Eliza Dushkureceived a $9.5 million dollar settlement from CBS for alleged sexual misconduct and wrongful termination, according to a new report released by the New York Times.
In the lengthy article, the publication details the alleged inappropriate and sexual remarks made by Bull star Michael Weatherly to his co-star Eliza, which they learned about from a draft of the investigation report. (In August, the CBS Corporation board hired external law firms to conduct an investigation into sexual misconduct claims made against Les Moonves as well as “cultural issues at all levels of CBS.”)
According to the New York Times, Dusku believed his “behavior was contagious” and created an unhealthy work space, which motivated her to speak to the show’s writer Glenn Gordon Caron. Together, they confronted Weatherly about his sexual remarks.
However, rather than solving the problem, it appears Caron wrote her off the show. He denied to the The New York Times that this action “was in any way punitive.”
Similarly, Weatherly said he had no influence over the decision to dismiss Dushku. “It’s my recollection that I didn’t tell anyone how they should do their job regarding the hiring or firing of anybody,” he said.
Eliza later entered into mediation with CBS regarding her sudden dismissal from the show, despite having plans to stay on for more seasons. During mediation, the report states her claims against Weatherly were confirmed by outtakes from the series, which the New York Times said “captured some of the harassment on film.”
In January 2018, the actress was paid roughly $9.5 million dollars in the confidential settlement to compensate for “what Ms.
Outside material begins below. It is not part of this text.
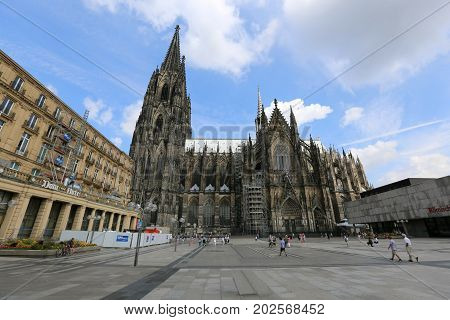 Cologne Germany - August 14 2016: Tourists in the square at the grand Cologne Cathedral. On the right part of the photo the Roman-German Historical Museum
Dushku would have earned if she had stayed on as a cast member for four seasons,” according to the New York Times.
And in a statement released to the NYT on Wednesday, CBS confirmed the existence of a settlement, but did not disclose a specific dollar amount. The network also “pledged to improve working conditions.”
Mr. Weatherly has since apologized for his actions on the set. He told the NYT, “During the course of taping our show, I made some jokes mocking some lines in the script. When Eliza told me that she wasn’t comfortable with my language and attempt at humor, I was mortified to have offended her and immediately apologized. After reflecting on this further, I better understand that what I said was both not funny and not appropriate and I am sorry and regret the pain this caused Eliza.”
Eliza cannot speak about the settlement and declined to offer comment to the New York Times, but, according to the newspaper, told the investigators, “My story is true and it’s really affected me.”
E! News has reached out to reps for Eliza Dushku and CBS for comment.